Purchasing & Appraisals
I offer the option of outright purchase as well as variety of appraisal services (including free appraisals.) Before scheduling an appraisal, please read the sections below regarding what constitutes an appraisable stamp collection.

Outright Purchase
I’m always looking to buy better United States and Foreign stamp collections, postage, etc. I pay top dollar on the spot and I’m constantly seeking new material. Whether your collections are worth a hundred dollars or thousands of dollars I’m happy to purchase them.

Free Appraisals
I offer several different types of free appraisals. Remember, if I appraise a collection and end up purchasing the collection the Appraisal Fee is waived.

Free Verbal Appraisal
Usually conducted over the phone – is done by verbal consultation where I ask a series of questions based on the information given and arrive at a “ballpark” value. Please read appraisable collection information BEFORE scheduling.

Free In-House Appraisal
I’ll gladly give a free market value appraisal for collections shipped/mailed to my office address for viewing. Please contact me by mail or phone before shipping.

Other Appraisal Services
I travel to appraise better collections. Normal appraisal fees will be charged in addition to reimbursement for expenses. Remember, if I appraise a collection and end up purchasing the collection the Appraisal Fee is waived.

Internet Appraisals
Where the interested party sends scans via email or pages of stamps to be appraised, the scans will be studied and I’ll follow up with a telephone consultation to help determine a “ballpark” market value estimate. If you are unable to send scans, photocopies are acceptable.

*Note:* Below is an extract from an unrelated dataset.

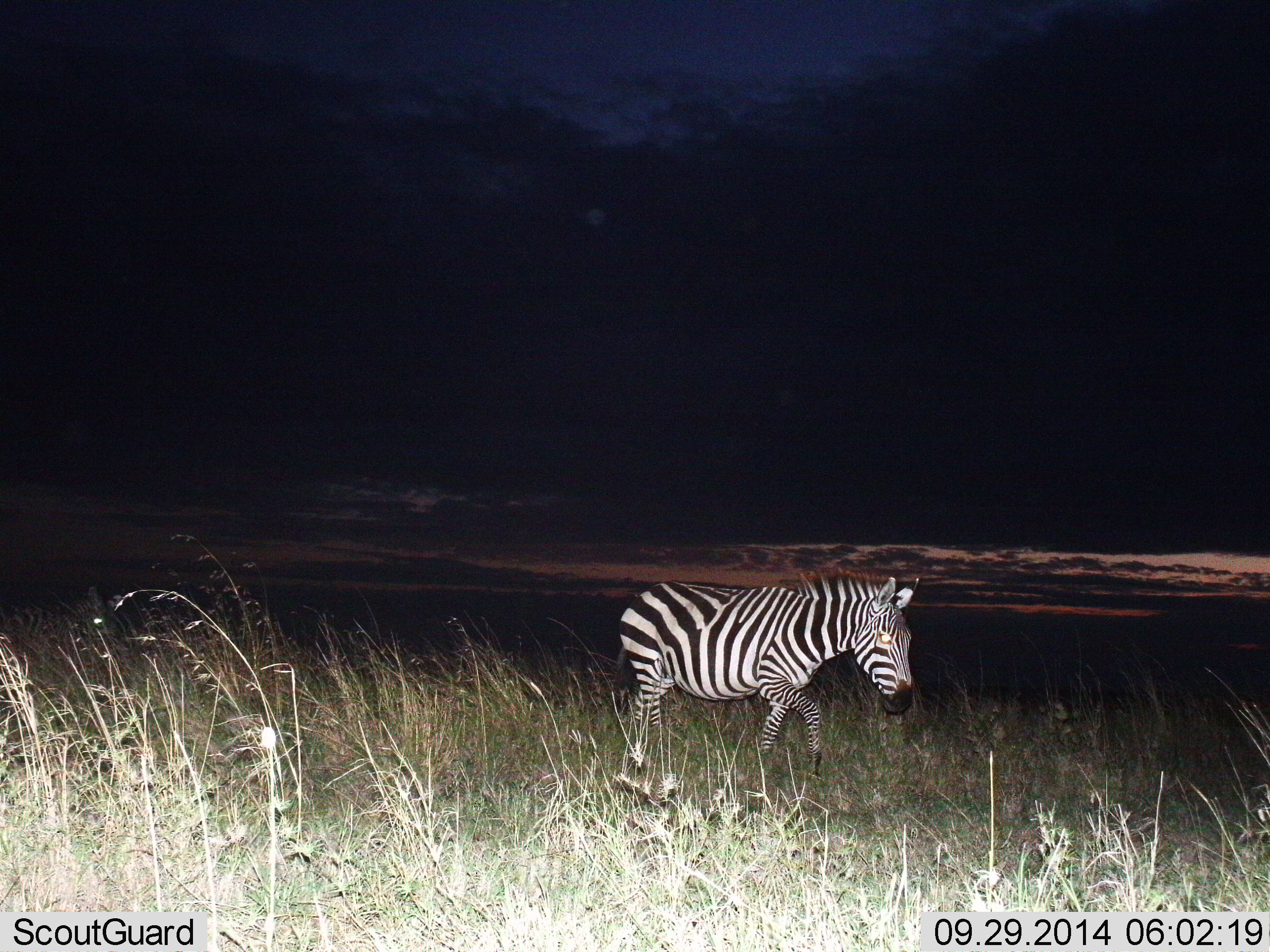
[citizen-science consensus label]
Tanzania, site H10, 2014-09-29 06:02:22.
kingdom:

What is an Appraisable Stamp Collection?
Many people receive a stamp collection through an inheritance or some type of estate transfer and have little idea of its value. For the novice, evaluating a large quantity of stamps can be a very overwhelming task; I have listed below a few general guidelines to help the novice determine if his/her holding has enough of a market value to schedule a professional appraisal.

Appraisable Stamp List
Perhaps the easiest way to tell if a stamp collection has a value for appraisal is to answer the basic question, “How much did the collector spend on his/her collection per month, year, or over the years? If the answer was nothing, that the stamps were found and came from letters, then the chance of having a valuable stamp collection is small. Additionally, did the collector spend significant amounts of money on selected stamps or did the collector just purchase large quantities of common stamps to fill spaces in an album?” If someone purchased scarce items for thousands of dollars, chances are they’ve gone up in value. If someone purchased a roomful of common stamps for a thousand dollars, it would not have appreciated in value. Always check invoices and receipts for clues as to the type of material that was collected and the prices paid. Additionally, was the collection insured and can you provide documentation of the policy?
Here are some stamp albums that contain spaces for better stamps; if you have any of these albums and they are fairly full or complete, then you probably have an appraisable collection:
• Any specialized album of a single country or geographic area.
• Scott Specialty Albums
• Scott National Albums
• Lighthouse Hingeless Albums
• Elbe Albums
• Scott International Albums
• Items Purchased from auction companies
• Master Global Albums
• Stanley Gibbons Imperial Albums
• Old (circa pre 1940) albums
• Items purchased that have attached certificates of authenticity from the APS, etc
• Large quantities of mint foreign and United States stamps in sheets
• Older United States and foreign covers (generally letters with stamps
attached or postal history) NO MODERN FIRST DAY COVERS.

Not Appraisable Stamps
I purchase all stamp related material including items on the “not appraisable” IF they are also stamps or collections included. I’ll not purchase a holding of items exclusively on the “not appraisable list.” While there are many valuable stamp collections in private hands, most stamp collections are common or in the beginner/hobby category – these collections are fun, educational and put together but usually have little or no significant value.
• Beginner/Hobby Collections – usually put together by children or budget minded collectors consisting of common stamps bought from the post office over the last 60 years or bought in sets or packets from mail order stamp companies.
• Items manufactured by after market companies such as: Gold Plated stamp replicas – singles or on envelopes. Items by such companies as the American Commemorative Society, Postal Commemorative Society, Franklin Mint, Heirloom Collection, etc. These types of products come in large albums with fancy binders and elaborate pictures. They have no resale value.
• First Day Covers – issued by postal services over the last 60 years have little or no resale value.
• Stamp supplies or empty albums.
• Commemorative panels and souvenir pages by the USPS.
• Common correspondence of the last 60 years.
• Accumulations of mostly used stamps of the last 70 years in envelopes or boxes, even if carefully organized.
• Collections in Harris Albums (Statesman, Ambassador, Pioneer, etc)
• United Nations Stamp Collections

The preceding list is not all inclusive, it should give you a rough idea of what you have and can help you determine if an appraisal is justifiable.